The Constitution furnishes a rule for its own construction. That rule is that its provisions are “ mandatory and prohibitory, unless by expressed words they are declared to be otherwise.” (Art. i, §22.) We find no such express words in the Constitution. This rule is an admonition placed in this the highest of laws in this State, that its requirements are not meaningless, but that what is said is meant, in brief, “ we mean what we say.” Such is the declaration and command of the highest sovereignty among us, the people of this State, in regard to the subject under consideration.

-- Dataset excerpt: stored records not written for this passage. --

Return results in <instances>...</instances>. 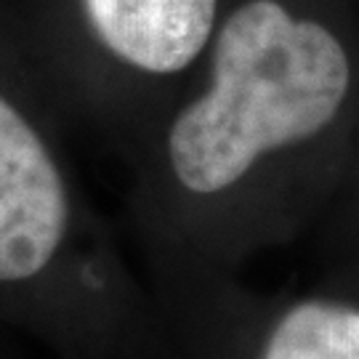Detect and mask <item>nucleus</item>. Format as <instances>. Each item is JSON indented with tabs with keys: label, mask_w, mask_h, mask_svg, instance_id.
I'll use <instances>...</instances> for the list:
<instances>
[{
	"label": "nucleus",
	"mask_w": 359,
	"mask_h": 359,
	"mask_svg": "<svg viewBox=\"0 0 359 359\" xmlns=\"http://www.w3.org/2000/svg\"><path fill=\"white\" fill-rule=\"evenodd\" d=\"M338 0H229L194 80L144 139L136 210L170 258L218 256L266 157L317 136L357 69Z\"/></svg>",
	"instance_id": "obj_1"
},
{
	"label": "nucleus",
	"mask_w": 359,
	"mask_h": 359,
	"mask_svg": "<svg viewBox=\"0 0 359 359\" xmlns=\"http://www.w3.org/2000/svg\"><path fill=\"white\" fill-rule=\"evenodd\" d=\"M0 322L62 359H104L142 335L13 0H0Z\"/></svg>",
	"instance_id": "obj_2"
},
{
	"label": "nucleus",
	"mask_w": 359,
	"mask_h": 359,
	"mask_svg": "<svg viewBox=\"0 0 359 359\" xmlns=\"http://www.w3.org/2000/svg\"><path fill=\"white\" fill-rule=\"evenodd\" d=\"M229 0H13L69 130L147 139L203 65Z\"/></svg>",
	"instance_id": "obj_3"
},
{
	"label": "nucleus",
	"mask_w": 359,
	"mask_h": 359,
	"mask_svg": "<svg viewBox=\"0 0 359 359\" xmlns=\"http://www.w3.org/2000/svg\"><path fill=\"white\" fill-rule=\"evenodd\" d=\"M258 359H359V309L295 304L271 325Z\"/></svg>",
	"instance_id": "obj_4"
}]
</instances>
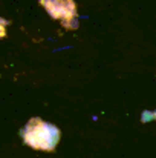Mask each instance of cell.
I'll return each instance as SVG.
<instances>
[{
  "label": "cell",
  "mask_w": 156,
  "mask_h": 158,
  "mask_svg": "<svg viewBox=\"0 0 156 158\" xmlns=\"http://www.w3.org/2000/svg\"><path fill=\"white\" fill-rule=\"evenodd\" d=\"M20 134L25 144H28L35 151H46V152H52L55 149L61 137L60 129L55 124L48 123L38 117L31 118Z\"/></svg>",
  "instance_id": "6da1fadb"
},
{
  "label": "cell",
  "mask_w": 156,
  "mask_h": 158,
  "mask_svg": "<svg viewBox=\"0 0 156 158\" xmlns=\"http://www.w3.org/2000/svg\"><path fill=\"white\" fill-rule=\"evenodd\" d=\"M40 3L52 19L60 20L64 28L67 29L78 28L77 6L74 0H40Z\"/></svg>",
  "instance_id": "7a4b0ae2"
},
{
  "label": "cell",
  "mask_w": 156,
  "mask_h": 158,
  "mask_svg": "<svg viewBox=\"0 0 156 158\" xmlns=\"http://www.w3.org/2000/svg\"><path fill=\"white\" fill-rule=\"evenodd\" d=\"M8 25H9V22L0 17V39H3V37L6 35V26H8Z\"/></svg>",
  "instance_id": "3957f363"
}]
</instances>
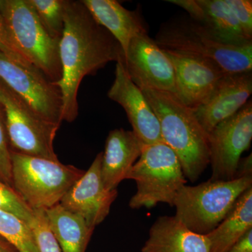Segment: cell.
<instances>
[{"mask_svg": "<svg viewBox=\"0 0 252 252\" xmlns=\"http://www.w3.org/2000/svg\"><path fill=\"white\" fill-rule=\"evenodd\" d=\"M63 122H73L79 114L78 91L81 81L109 63L124 59L118 41L94 21L81 1L66 0L64 29L60 39Z\"/></svg>", "mask_w": 252, "mask_h": 252, "instance_id": "obj_1", "label": "cell"}, {"mask_svg": "<svg viewBox=\"0 0 252 252\" xmlns=\"http://www.w3.org/2000/svg\"><path fill=\"white\" fill-rule=\"evenodd\" d=\"M141 91L158 120L164 143L178 157L187 180L196 182L210 165L208 134L193 109L176 94L152 89Z\"/></svg>", "mask_w": 252, "mask_h": 252, "instance_id": "obj_2", "label": "cell"}, {"mask_svg": "<svg viewBox=\"0 0 252 252\" xmlns=\"http://www.w3.org/2000/svg\"><path fill=\"white\" fill-rule=\"evenodd\" d=\"M154 40L162 49L214 61L228 74L252 70V42L238 44L223 40L189 16L162 25Z\"/></svg>", "mask_w": 252, "mask_h": 252, "instance_id": "obj_3", "label": "cell"}, {"mask_svg": "<svg viewBox=\"0 0 252 252\" xmlns=\"http://www.w3.org/2000/svg\"><path fill=\"white\" fill-rule=\"evenodd\" d=\"M250 187L252 177L186 185L174 200V217L194 233L208 234L224 220L240 195Z\"/></svg>", "mask_w": 252, "mask_h": 252, "instance_id": "obj_4", "label": "cell"}, {"mask_svg": "<svg viewBox=\"0 0 252 252\" xmlns=\"http://www.w3.org/2000/svg\"><path fill=\"white\" fill-rule=\"evenodd\" d=\"M13 189L32 210H46L60 203L84 170L59 160L11 152Z\"/></svg>", "mask_w": 252, "mask_h": 252, "instance_id": "obj_5", "label": "cell"}, {"mask_svg": "<svg viewBox=\"0 0 252 252\" xmlns=\"http://www.w3.org/2000/svg\"><path fill=\"white\" fill-rule=\"evenodd\" d=\"M127 179L135 181L137 186L129 202L134 210L152 208L159 203L174 207L176 195L187 183L178 157L164 142L144 144Z\"/></svg>", "mask_w": 252, "mask_h": 252, "instance_id": "obj_6", "label": "cell"}, {"mask_svg": "<svg viewBox=\"0 0 252 252\" xmlns=\"http://www.w3.org/2000/svg\"><path fill=\"white\" fill-rule=\"evenodd\" d=\"M1 16L18 52L51 82L62 77L59 39L46 32L28 0H6Z\"/></svg>", "mask_w": 252, "mask_h": 252, "instance_id": "obj_7", "label": "cell"}, {"mask_svg": "<svg viewBox=\"0 0 252 252\" xmlns=\"http://www.w3.org/2000/svg\"><path fill=\"white\" fill-rule=\"evenodd\" d=\"M0 110L11 152L58 160L54 142L60 125L43 119L0 80Z\"/></svg>", "mask_w": 252, "mask_h": 252, "instance_id": "obj_8", "label": "cell"}, {"mask_svg": "<svg viewBox=\"0 0 252 252\" xmlns=\"http://www.w3.org/2000/svg\"><path fill=\"white\" fill-rule=\"evenodd\" d=\"M0 80L43 119L61 126V89L37 69L27 67L0 52Z\"/></svg>", "mask_w": 252, "mask_h": 252, "instance_id": "obj_9", "label": "cell"}, {"mask_svg": "<svg viewBox=\"0 0 252 252\" xmlns=\"http://www.w3.org/2000/svg\"><path fill=\"white\" fill-rule=\"evenodd\" d=\"M252 140V102L249 100L233 117L209 134L211 181L234 180L242 154Z\"/></svg>", "mask_w": 252, "mask_h": 252, "instance_id": "obj_10", "label": "cell"}, {"mask_svg": "<svg viewBox=\"0 0 252 252\" xmlns=\"http://www.w3.org/2000/svg\"><path fill=\"white\" fill-rule=\"evenodd\" d=\"M123 63L131 80L141 90L165 91L177 95L172 63L148 33L132 38Z\"/></svg>", "mask_w": 252, "mask_h": 252, "instance_id": "obj_11", "label": "cell"}, {"mask_svg": "<svg viewBox=\"0 0 252 252\" xmlns=\"http://www.w3.org/2000/svg\"><path fill=\"white\" fill-rule=\"evenodd\" d=\"M163 51L175 69L177 97L193 110L206 103L228 74L210 60L171 50Z\"/></svg>", "mask_w": 252, "mask_h": 252, "instance_id": "obj_12", "label": "cell"}, {"mask_svg": "<svg viewBox=\"0 0 252 252\" xmlns=\"http://www.w3.org/2000/svg\"><path fill=\"white\" fill-rule=\"evenodd\" d=\"M102 152L97 154L87 171L69 189L60 202L68 211L82 217L94 228L108 216L118 191L107 190L101 177Z\"/></svg>", "mask_w": 252, "mask_h": 252, "instance_id": "obj_13", "label": "cell"}, {"mask_svg": "<svg viewBox=\"0 0 252 252\" xmlns=\"http://www.w3.org/2000/svg\"><path fill=\"white\" fill-rule=\"evenodd\" d=\"M123 60L117 62L115 79L107 95L124 109L132 131L144 144L163 142L160 124L141 89L132 82Z\"/></svg>", "mask_w": 252, "mask_h": 252, "instance_id": "obj_14", "label": "cell"}, {"mask_svg": "<svg viewBox=\"0 0 252 252\" xmlns=\"http://www.w3.org/2000/svg\"><path fill=\"white\" fill-rule=\"evenodd\" d=\"M252 93V72L228 74L206 103L193 110L209 135L218 124L243 108Z\"/></svg>", "mask_w": 252, "mask_h": 252, "instance_id": "obj_15", "label": "cell"}, {"mask_svg": "<svg viewBox=\"0 0 252 252\" xmlns=\"http://www.w3.org/2000/svg\"><path fill=\"white\" fill-rule=\"evenodd\" d=\"M144 146L132 130L119 128L109 132L101 162V177L107 190H116L127 179Z\"/></svg>", "mask_w": 252, "mask_h": 252, "instance_id": "obj_16", "label": "cell"}, {"mask_svg": "<svg viewBox=\"0 0 252 252\" xmlns=\"http://www.w3.org/2000/svg\"><path fill=\"white\" fill-rule=\"evenodd\" d=\"M168 2L185 9L189 17L233 44L252 42L225 0H168Z\"/></svg>", "mask_w": 252, "mask_h": 252, "instance_id": "obj_17", "label": "cell"}, {"mask_svg": "<svg viewBox=\"0 0 252 252\" xmlns=\"http://www.w3.org/2000/svg\"><path fill=\"white\" fill-rule=\"evenodd\" d=\"M81 2L94 21L115 38L124 55L132 38L141 33H148L138 10L126 9L116 0H82Z\"/></svg>", "mask_w": 252, "mask_h": 252, "instance_id": "obj_18", "label": "cell"}, {"mask_svg": "<svg viewBox=\"0 0 252 252\" xmlns=\"http://www.w3.org/2000/svg\"><path fill=\"white\" fill-rule=\"evenodd\" d=\"M142 252H210L206 235L189 230L174 216H160L151 226Z\"/></svg>", "mask_w": 252, "mask_h": 252, "instance_id": "obj_19", "label": "cell"}, {"mask_svg": "<svg viewBox=\"0 0 252 252\" xmlns=\"http://www.w3.org/2000/svg\"><path fill=\"white\" fill-rule=\"evenodd\" d=\"M252 229V187L237 200L224 220L205 235L210 252H227L249 230Z\"/></svg>", "mask_w": 252, "mask_h": 252, "instance_id": "obj_20", "label": "cell"}, {"mask_svg": "<svg viewBox=\"0 0 252 252\" xmlns=\"http://www.w3.org/2000/svg\"><path fill=\"white\" fill-rule=\"evenodd\" d=\"M44 210L50 230L61 252H86L94 228L85 220L68 211L61 204Z\"/></svg>", "mask_w": 252, "mask_h": 252, "instance_id": "obj_21", "label": "cell"}, {"mask_svg": "<svg viewBox=\"0 0 252 252\" xmlns=\"http://www.w3.org/2000/svg\"><path fill=\"white\" fill-rule=\"evenodd\" d=\"M0 235L20 252H38L29 224L14 214L0 209Z\"/></svg>", "mask_w": 252, "mask_h": 252, "instance_id": "obj_22", "label": "cell"}, {"mask_svg": "<svg viewBox=\"0 0 252 252\" xmlns=\"http://www.w3.org/2000/svg\"><path fill=\"white\" fill-rule=\"evenodd\" d=\"M46 32L61 39L64 29L66 0H28Z\"/></svg>", "mask_w": 252, "mask_h": 252, "instance_id": "obj_23", "label": "cell"}, {"mask_svg": "<svg viewBox=\"0 0 252 252\" xmlns=\"http://www.w3.org/2000/svg\"><path fill=\"white\" fill-rule=\"evenodd\" d=\"M28 224L35 238L38 252H61L57 240L50 230L44 210H34Z\"/></svg>", "mask_w": 252, "mask_h": 252, "instance_id": "obj_24", "label": "cell"}, {"mask_svg": "<svg viewBox=\"0 0 252 252\" xmlns=\"http://www.w3.org/2000/svg\"><path fill=\"white\" fill-rule=\"evenodd\" d=\"M0 209L14 214L27 223L32 219L34 210L28 206L26 202L12 187L0 180Z\"/></svg>", "mask_w": 252, "mask_h": 252, "instance_id": "obj_25", "label": "cell"}, {"mask_svg": "<svg viewBox=\"0 0 252 252\" xmlns=\"http://www.w3.org/2000/svg\"><path fill=\"white\" fill-rule=\"evenodd\" d=\"M0 180L12 187L11 149L2 114L0 110Z\"/></svg>", "mask_w": 252, "mask_h": 252, "instance_id": "obj_26", "label": "cell"}, {"mask_svg": "<svg viewBox=\"0 0 252 252\" xmlns=\"http://www.w3.org/2000/svg\"><path fill=\"white\" fill-rule=\"evenodd\" d=\"M233 11L242 29L249 39H252V0H225Z\"/></svg>", "mask_w": 252, "mask_h": 252, "instance_id": "obj_27", "label": "cell"}, {"mask_svg": "<svg viewBox=\"0 0 252 252\" xmlns=\"http://www.w3.org/2000/svg\"><path fill=\"white\" fill-rule=\"evenodd\" d=\"M0 52L8 58L27 67H33L18 52L10 38L7 28L5 25L4 18L0 14Z\"/></svg>", "mask_w": 252, "mask_h": 252, "instance_id": "obj_28", "label": "cell"}, {"mask_svg": "<svg viewBox=\"0 0 252 252\" xmlns=\"http://www.w3.org/2000/svg\"><path fill=\"white\" fill-rule=\"evenodd\" d=\"M227 252H252V229L247 232Z\"/></svg>", "mask_w": 252, "mask_h": 252, "instance_id": "obj_29", "label": "cell"}, {"mask_svg": "<svg viewBox=\"0 0 252 252\" xmlns=\"http://www.w3.org/2000/svg\"><path fill=\"white\" fill-rule=\"evenodd\" d=\"M242 177H252V154L243 158H241L239 161L235 178H242Z\"/></svg>", "mask_w": 252, "mask_h": 252, "instance_id": "obj_30", "label": "cell"}, {"mask_svg": "<svg viewBox=\"0 0 252 252\" xmlns=\"http://www.w3.org/2000/svg\"><path fill=\"white\" fill-rule=\"evenodd\" d=\"M0 252H20L18 249L0 235Z\"/></svg>", "mask_w": 252, "mask_h": 252, "instance_id": "obj_31", "label": "cell"}, {"mask_svg": "<svg viewBox=\"0 0 252 252\" xmlns=\"http://www.w3.org/2000/svg\"><path fill=\"white\" fill-rule=\"evenodd\" d=\"M5 5H6V0H0V14H2L4 11Z\"/></svg>", "mask_w": 252, "mask_h": 252, "instance_id": "obj_32", "label": "cell"}]
</instances>
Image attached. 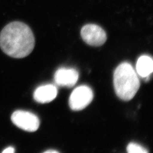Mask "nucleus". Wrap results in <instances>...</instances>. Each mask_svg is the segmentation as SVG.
<instances>
[{
  "label": "nucleus",
  "mask_w": 153,
  "mask_h": 153,
  "mask_svg": "<svg viewBox=\"0 0 153 153\" xmlns=\"http://www.w3.org/2000/svg\"><path fill=\"white\" fill-rule=\"evenodd\" d=\"M35 47L32 30L25 23L10 22L0 33V47L10 57L21 59L30 55Z\"/></svg>",
  "instance_id": "nucleus-1"
},
{
  "label": "nucleus",
  "mask_w": 153,
  "mask_h": 153,
  "mask_svg": "<svg viewBox=\"0 0 153 153\" xmlns=\"http://www.w3.org/2000/svg\"><path fill=\"white\" fill-rule=\"evenodd\" d=\"M115 93L119 98L129 101L133 98L140 87L137 73L128 62H123L115 69L114 74Z\"/></svg>",
  "instance_id": "nucleus-2"
},
{
  "label": "nucleus",
  "mask_w": 153,
  "mask_h": 153,
  "mask_svg": "<svg viewBox=\"0 0 153 153\" xmlns=\"http://www.w3.org/2000/svg\"><path fill=\"white\" fill-rule=\"evenodd\" d=\"M11 120L17 127L30 132L36 131L40 126L38 117L26 111L17 110L14 111L11 115Z\"/></svg>",
  "instance_id": "nucleus-3"
},
{
  "label": "nucleus",
  "mask_w": 153,
  "mask_h": 153,
  "mask_svg": "<svg viewBox=\"0 0 153 153\" xmlns=\"http://www.w3.org/2000/svg\"><path fill=\"white\" fill-rule=\"evenodd\" d=\"M94 98L93 90L88 86L83 85L76 88L69 98V106L73 111H80L88 106Z\"/></svg>",
  "instance_id": "nucleus-4"
},
{
  "label": "nucleus",
  "mask_w": 153,
  "mask_h": 153,
  "mask_svg": "<svg viewBox=\"0 0 153 153\" xmlns=\"http://www.w3.org/2000/svg\"><path fill=\"white\" fill-rule=\"evenodd\" d=\"M81 35L83 41L87 44L99 47L107 40V34L104 30L95 24H87L81 29Z\"/></svg>",
  "instance_id": "nucleus-5"
},
{
  "label": "nucleus",
  "mask_w": 153,
  "mask_h": 153,
  "mask_svg": "<svg viewBox=\"0 0 153 153\" xmlns=\"http://www.w3.org/2000/svg\"><path fill=\"white\" fill-rule=\"evenodd\" d=\"M78 77V72L76 69L60 68L55 73L54 79L57 85L71 88L76 84Z\"/></svg>",
  "instance_id": "nucleus-6"
},
{
  "label": "nucleus",
  "mask_w": 153,
  "mask_h": 153,
  "mask_svg": "<svg viewBox=\"0 0 153 153\" xmlns=\"http://www.w3.org/2000/svg\"><path fill=\"white\" fill-rule=\"evenodd\" d=\"M57 95V88L53 85H45L37 88L33 93V98L40 103H47L53 100Z\"/></svg>",
  "instance_id": "nucleus-7"
},
{
  "label": "nucleus",
  "mask_w": 153,
  "mask_h": 153,
  "mask_svg": "<svg viewBox=\"0 0 153 153\" xmlns=\"http://www.w3.org/2000/svg\"><path fill=\"white\" fill-rule=\"evenodd\" d=\"M153 70V60L150 56L143 55L139 57L136 64V71L140 76L149 79Z\"/></svg>",
  "instance_id": "nucleus-8"
},
{
  "label": "nucleus",
  "mask_w": 153,
  "mask_h": 153,
  "mask_svg": "<svg viewBox=\"0 0 153 153\" xmlns=\"http://www.w3.org/2000/svg\"><path fill=\"white\" fill-rule=\"evenodd\" d=\"M127 152L129 153H146L148 151L141 145L135 143H130L126 148Z\"/></svg>",
  "instance_id": "nucleus-9"
},
{
  "label": "nucleus",
  "mask_w": 153,
  "mask_h": 153,
  "mask_svg": "<svg viewBox=\"0 0 153 153\" xmlns=\"http://www.w3.org/2000/svg\"><path fill=\"white\" fill-rule=\"evenodd\" d=\"M15 152V149L13 147H9L5 149L3 152V153H14Z\"/></svg>",
  "instance_id": "nucleus-10"
},
{
  "label": "nucleus",
  "mask_w": 153,
  "mask_h": 153,
  "mask_svg": "<svg viewBox=\"0 0 153 153\" xmlns=\"http://www.w3.org/2000/svg\"><path fill=\"white\" fill-rule=\"evenodd\" d=\"M44 153H59V152L56 151V150H47L46 152H45Z\"/></svg>",
  "instance_id": "nucleus-11"
}]
</instances>
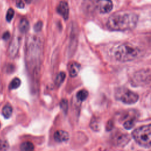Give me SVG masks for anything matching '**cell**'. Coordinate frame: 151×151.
<instances>
[{
    "mask_svg": "<svg viewBox=\"0 0 151 151\" xmlns=\"http://www.w3.org/2000/svg\"><path fill=\"white\" fill-rule=\"evenodd\" d=\"M16 6L20 9H23L24 7V4L22 0H17Z\"/></svg>",
    "mask_w": 151,
    "mask_h": 151,
    "instance_id": "cell-23",
    "label": "cell"
},
{
    "mask_svg": "<svg viewBox=\"0 0 151 151\" xmlns=\"http://www.w3.org/2000/svg\"><path fill=\"white\" fill-rule=\"evenodd\" d=\"M20 149L23 151H31L34 149V146L30 142H25L21 145Z\"/></svg>",
    "mask_w": 151,
    "mask_h": 151,
    "instance_id": "cell-13",
    "label": "cell"
},
{
    "mask_svg": "<svg viewBox=\"0 0 151 151\" xmlns=\"http://www.w3.org/2000/svg\"><path fill=\"white\" fill-rule=\"evenodd\" d=\"M136 123V119L135 118L126 120L123 123V127L127 130H130L134 127Z\"/></svg>",
    "mask_w": 151,
    "mask_h": 151,
    "instance_id": "cell-17",
    "label": "cell"
},
{
    "mask_svg": "<svg viewBox=\"0 0 151 151\" xmlns=\"http://www.w3.org/2000/svg\"><path fill=\"white\" fill-rule=\"evenodd\" d=\"M20 45V42L18 37H14L9 48V54L11 58H14L18 53Z\"/></svg>",
    "mask_w": 151,
    "mask_h": 151,
    "instance_id": "cell-6",
    "label": "cell"
},
{
    "mask_svg": "<svg viewBox=\"0 0 151 151\" xmlns=\"http://www.w3.org/2000/svg\"><path fill=\"white\" fill-rule=\"evenodd\" d=\"M21 85V80L19 78H14L9 85V89L14 90L19 88Z\"/></svg>",
    "mask_w": 151,
    "mask_h": 151,
    "instance_id": "cell-15",
    "label": "cell"
},
{
    "mask_svg": "<svg viewBox=\"0 0 151 151\" xmlns=\"http://www.w3.org/2000/svg\"><path fill=\"white\" fill-rule=\"evenodd\" d=\"M116 96L117 100L127 104H134L139 99V96L137 93L126 89L119 90L116 93Z\"/></svg>",
    "mask_w": 151,
    "mask_h": 151,
    "instance_id": "cell-4",
    "label": "cell"
},
{
    "mask_svg": "<svg viewBox=\"0 0 151 151\" xmlns=\"http://www.w3.org/2000/svg\"><path fill=\"white\" fill-rule=\"evenodd\" d=\"M54 137L56 142H63L67 141L69 139L70 136L68 132L63 130H59L55 132Z\"/></svg>",
    "mask_w": 151,
    "mask_h": 151,
    "instance_id": "cell-8",
    "label": "cell"
},
{
    "mask_svg": "<svg viewBox=\"0 0 151 151\" xmlns=\"http://www.w3.org/2000/svg\"><path fill=\"white\" fill-rule=\"evenodd\" d=\"M57 11L64 20H67L69 16V7L67 3L61 1L57 8Z\"/></svg>",
    "mask_w": 151,
    "mask_h": 151,
    "instance_id": "cell-7",
    "label": "cell"
},
{
    "mask_svg": "<svg viewBox=\"0 0 151 151\" xmlns=\"http://www.w3.org/2000/svg\"><path fill=\"white\" fill-rule=\"evenodd\" d=\"M66 78V74L64 72H61L56 77V80H55V84L56 86H60L63 82L64 81Z\"/></svg>",
    "mask_w": 151,
    "mask_h": 151,
    "instance_id": "cell-16",
    "label": "cell"
},
{
    "mask_svg": "<svg viewBox=\"0 0 151 151\" xmlns=\"http://www.w3.org/2000/svg\"><path fill=\"white\" fill-rule=\"evenodd\" d=\"M0 127H1V123H0Z\"/></svg>",
    "mask_w": 151,
    "mask_h": 151,
    "instance_id": "cell-25",
    "label": "cell"
},
{
    "mask_svg": "<svg viewBox=\"0 0 151 151\" xmlns=\"http://www.w3.org/2000/svg\"><path fill=\"white\" fill-rule=\"evenodd\" d=\"M88 96H89V92L86 90H82L77 92L76 97L79 101L83 102L87 99Z\"/></svg>",
    "mask_w": 151,
    "mask_h": 151,
    "instance_id": "cell-14",
    "label": "cell"
},
{
    "mask_svg": "<svg viewBox=\"0 0 151 151\" xmlns=\"http://www.w3.org/2000/svg\"><path fill=\"white\" fill-rule=\"evenodd\" d=\"M113 7L111 0H97V8L100 13H109L112 10Z\"/></svg>",
    "mask_w": 151,
    "mask_h": 151,
    "instance_id": "cell-5",
    "label": "cell"
},
{
    "mask_svg": "<svg viewBox=\"0 0 151 151\" xmlns=\"http://www.w3.org/2000/svg\"><path fill=\"white\" fill-rule=\"evenodd\" d=\"M9 147V144L6 140L0 139V150H6Z\"/></svg>",
    "mask_w": 151,
    "mask_h": 151,
    "instance_id": "cell-18",
    "label": "cell"
},
{
    "mask_svg": "<svg viewBox=\"0 0 151 151\" xmlns=\"http://www.w3.org/2000/svg\"><path fill=\"white\" fill-rule=\"evenodd\" d=\"M133 138L141 146L150 147L151 146V126L150 124L135 129L132 133Z\"/></svg>",
    "mask_w": 151,
    "mask_h": 151,
    "instance_id": "cell-3",
    "label": "cell"
},
{
    "mask_svg": "<svg viewBox=\"0 0 151 151\" xmlns=\"http://www.w3.org/2000/svg\"><path fill=\"white\" fill-rule=\"evenodd\" d=\"M60 107L66 113L68 110V102L66 99H62L60 102Z\"/></svg>",
    "mask_w": 151,
    "mask_h": 151,
    "instance_id": "cell-20",
    "label": "cell"
},
{
    "mask_svg": "<svg viewBox=\"0 0 151 151\" xmlns=\"http://www.w3.org/2000/svg\"><path fill=\"white\" fill-rule=\"evenodd\" d=\"M138 17L132 13H118L111 16L107 27L111 31H124L133 29L137 23Z\"/></svg>",
    "mask_w": 151,
    "mask_h": 151,
    "instance_id": "cell-1",
    "label": "cell"
},
{
    "mask_svg": "<svg viewBox=\"0 0 151 151\" xmlns=\"http://www.w3.org/2000/svg\"><path fill=\"white\" fill-rule=\"evenodd\" d=\"M10 37V34L9 31H6V33H4L3 36V39L4 40H7Z\"/></svg>",
    "mask_w": 151,
    "mask_h": 151,
    "instance_id": "cell-24",
    "label": "cell"
},
{
    "mask_svg": "<svg viewBox=\"0 0 151 151\" xmlns=\"http://www.w3.org/2000/svg\"><path fill=\"white\" fill-rule=\"evenodd\" d=\"M13 113V108L10 104H6L3 109V115L6 119L10 118Z\"/></svg>",
    "mask_w": 151,
    "mask_h": 151,
    "instance_id": "cell-12",
    "label": "cell"
},
{
    "mask_svg": "<svg viewBox=\"0 0 151 151\" xmlns=\"http://www.w3.org/2000/svg\"><path fill=\"white\" fill-rule=\"evenodd\" d=\"M81 66L80 64L76 62H71L69 64L68 69H69V73L72 77H74L77 76V75L79 74Z\"/></svg>",
    "mask_w": 151,
    "mask_h": 151,
    "instance_id": "cell-9",
    "label": "cell"
},
{
    "mask_svg": "<svg viewBox=\"0 0 151 151\" xmlns=\"http://www.w3.org/2000/svg\"><path fill=\"white\" fill-rule=\"evenodd\" d=\"M14 16V10L13 9H9L7 13L6 20L8 22H10L13 19Z\"/></svg>",
    "mask_w": 151,
    "mask_h": 151,
    "instance_id": "cell-19",
    "label": "cell"
},
{
    "mask_svg": "<svg viewBox=\"0 0 151 151\" xmlns=\"http://www.w3.org/2000/svg\"><path fill=\"white\" fill-rule=\"evenodd\" d=\"M19 30L22 33H27L30 28V24L29 22L27 20L23 19H22L19 24Z\"/></svg>",
    "mask_w": 151,
    "mask_h": 151,
    "instance_id": "cell-11",
    "label": "cell"
},
{
    "mask_svg": "<svg viewBox=\"0 0 151 151\" xmlns=\"http://www.w3.org/2000/svg\"><path fill=\"white\" fill-rule=\"evenodd\" d=\"M130 137L129 135L121 134L116 137V143L117 146H121L123 147L130 140Z\"/></svg>",
    "mask_w": 151,
    "mask_h": 151,
    "instance_id": "cell-10",
    "label": "cell"
},
{
    "mask_svg": "<svg viewBox=\"0 0 151 151\" xmlns=\"http://www.w3.org/2000/svg\"><path fill=\"white\" fill-rule=\"evenodd\" d=\"M43 27V23L42 21H39L37 22L35 25H34V30L36 31V32H39L42 29Z\"/></svg>",
    "mask_w": 151,
    "mask_h": 151,
    "instance_id": "cell-22",
    "label": "cell"
},
{
    "mask_svg": "<svg viewBox=\"0 0 151 151\" xmlns=\"http://www.w3.org/2000/svg\"><path fill=\"white\" fill-rule=\"evenodd\" d=\"M90 126L94 130H97V129H99V122L96 120V119H93V122H91Z\"/></svg>",
    "mask_w": 151,
    "mask_h": 151,
    "instance_id": "cell-21",
    "label": "cell"
},
{
    "mask_svg": "<svg viewBox=\"0 0 151 151\" xmlns=\"http://www.w3.org/2000/svg\"><path fill=\"white\" fill-rule=\"evenodd\" d=\"M140 53V50L136 46L126 43L117 48L115 56L117 60L120 62H126L136 59Z\"/></svg>",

We will add here that the law-making power of the State is ample to make laws affecting both sexes alike, and not inhibited by the Constitution, which will accomplish the object so much desired—to prevent practices hurtful to public morality. The Constitution was not framed with a disregard of the important considerations urged upon us in this regard. It merely directs that a law which is framed to accomplish this object by affecting or operating upon lawful callings, shall affect both sexes alike. We are not at liberty to say that such important matters were overlooked in framing our organic law.
The ordinance and law both being unconstitutional, there is no offense, and there can be no valid conviction and sentence; hence no jurisdiction for any purpose. (Ex parte Kearney, opinion filed May 27th 1880 ; Ex parte Siebold, 100 U. S.; 10 Otto, 375-377, opinion of the Court by Bradley, J.; Ex parte Clarke, id. 402, 405-407, dissenting opinion in case, and in Ex parte Siebold,, per Field, J.; In re Wong Yung Quy, 6 Saw. 237; In re Parrott, id. 349.
From the foregoing, it follows that the section of the Penal Code above referred to and the ordinance are both alike in conflict with and inconsistent with the Constitution, and therefore void. They ceased when the Constitution went into effect (art. xxii, § 1), if passed before it; the same is true, of course, if enacted since.
The petitioner is entitled to her discharge, and it is so ordered.
Sharpsteir, J., and McKee, J., concurred.